The group decided to end their intertidal visit and return later in the evening. In the meantime they headed back to the lecture hall to talk more about the intertidal zone.

The rain was falling in thick sheets by the time the students made their way back to the center of Appledore Island. The journey ended at Leighton Hall, a small shingle-sided building that sits tall on a bed of granite. Inside, they shed their wet raincoats and soggy backpacks as they made their way into the lecture room. There, Quevillon explained the things they've just seen, and more importantly, the things they didn't see.

Quevillon's research focuses on a tiny parasite that lives in the intertidal zone. It's a species of flatworm with a peculiar life history. To get from one stage of its life to the next, it relies not on a single host but on a greedy succession of three: a bird, a snail, and a crab.

The parasite begins its life cycle as a tiny worm deep in the small intestine of a host bird. There it produces eggs in vast quantities.

"It's really a game of numbers with parasites," Lauren said. It is crucial for the worm to manufacture a surplus of eggs to sustain its numbers. The bird, not harmed by the parasite, excretes the eggs in its droppings that litter the seaweed. "Many of the eggs get washed away, but some adhere to the seaweed."

The eggs, left to chance, only survive if ingested by a snail that grazes on egg-laden seaweed. Despite slim odds, some eggs do succeed and are eaten by the snails. Once inside the snail, the parasite makes its way deep inside the snail's shell. The parasite feeds on the snail's internal organs. As it does, it reduces the feeding efficiency of the snail and the snail eats less seaweed. This in turn affects the balance of algae in the intertidal zone.

"These parasites, things you cannot see with the naked eye, are structuring communities--that's huge," Lauren said.

That evening, the students return to the intertidal zone again with Quevillon.

Quevillon picked a snail from beneath a rubbery frond of knotted wrack. It retreated into its shell. Infected snails are easy to identify. The parasite damages the snail's liver, causing discoloration of the snail's foot. "The vast majority of snails out here have parasites, you turn them over and they have bright carrot-orange feet," Lauren explained. "There's an eighty percent chance this one's infected," she said as she watched it, waiting for it to expand its foot from its shell. The snail remained stubbornly entrenched in its shell. "This one's not going to come out for a while," Lauren said. She placed the back in the bed of seaweed.

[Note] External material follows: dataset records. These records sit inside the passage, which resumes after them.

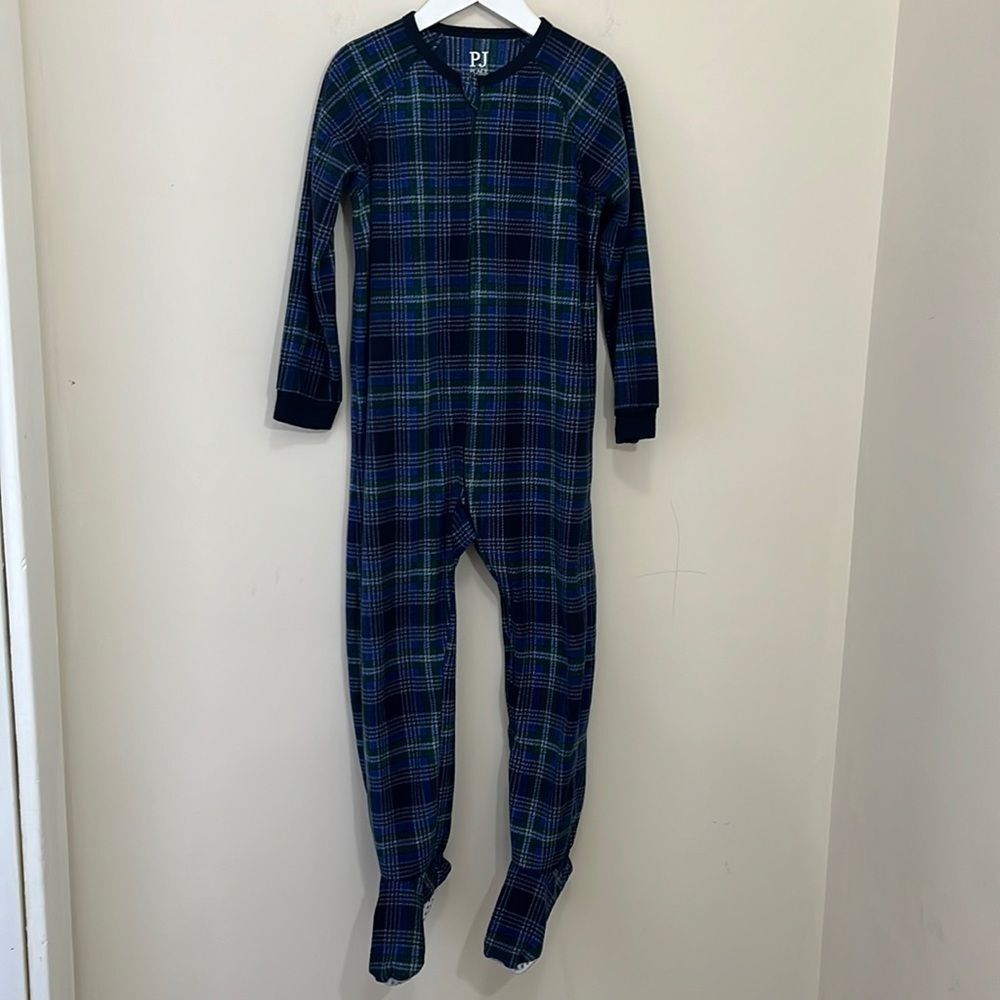 PJ Place Toddler Boys Zip Up PJ’s Size 5T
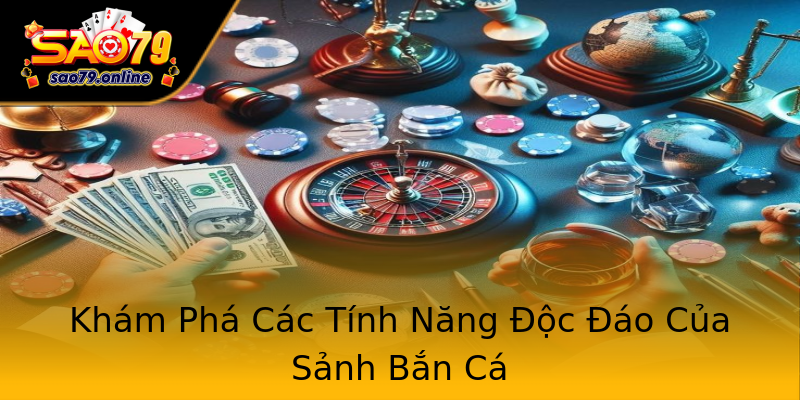 Khám Phá Các Tính Năng Độc Đáo Của Sảnh Bắn Cá Khám Phá Các Tính Năng Độc Đáo Của Sảnh Bắn Cá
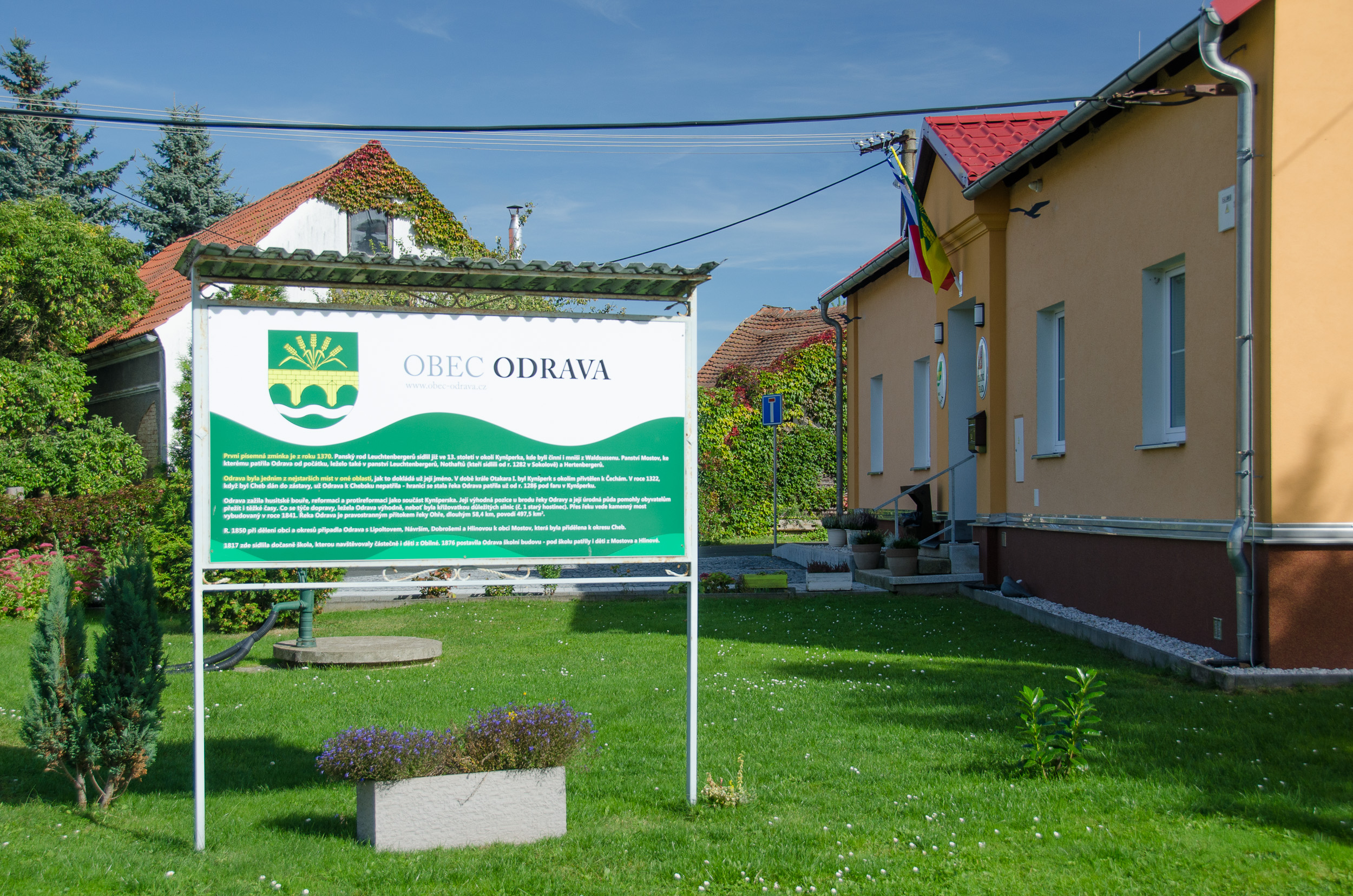 Odrava - obecní úřad foto 4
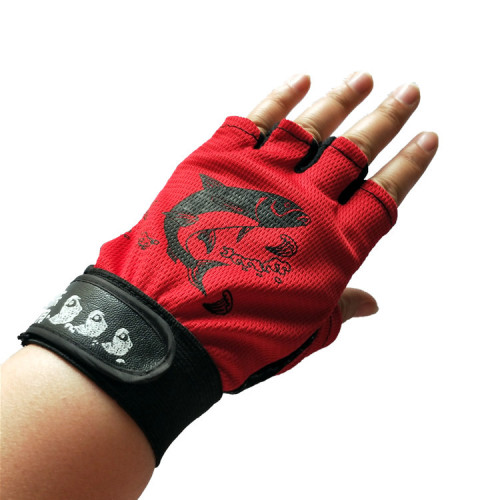 Wholesale outdoor sports gloves with exposed three-finger and five-finger fishing gloves, scratch-proof, sun-proof, non-slip, wear-resistant fishing gloves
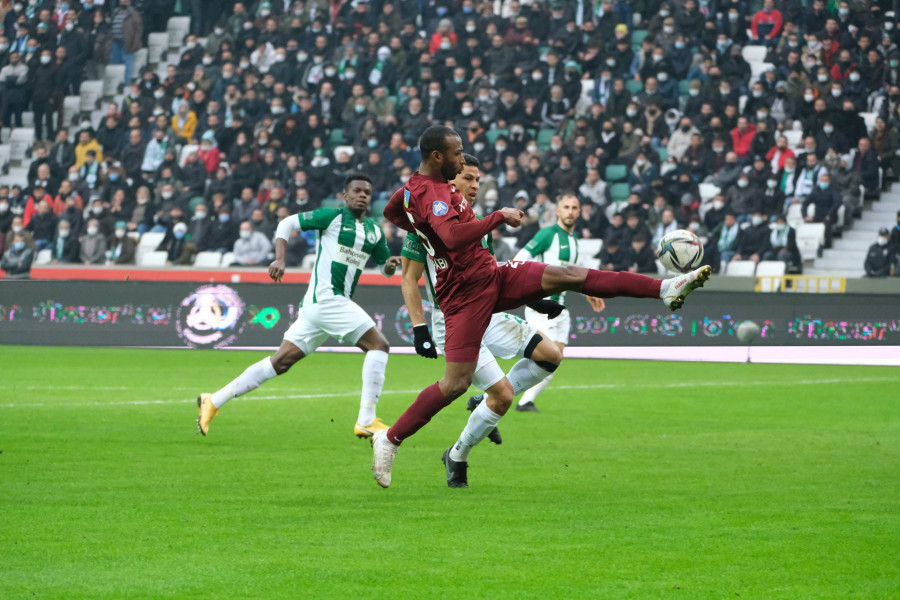 Süper Lig: Ayoub El Kaabi offre la victoire à Hatayspor
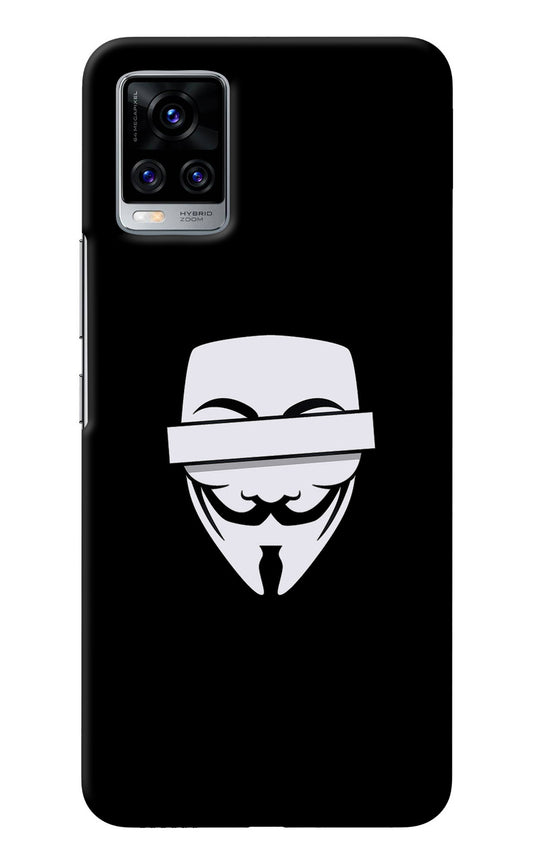 Anonymous Face Vivo V20 Pro Back Cover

The sky began to lose its luminosity as the sun sank beneath the horizon. The tidal pools grew grey and colorless in the dimming light. The students gathered and began their journey back, stumbling across slippery rocks and knotted strands of seaweed. The animals and algae of these rocky shores are not the only creatures that know where they belong when facing the harsh intertidal environment--humans know too.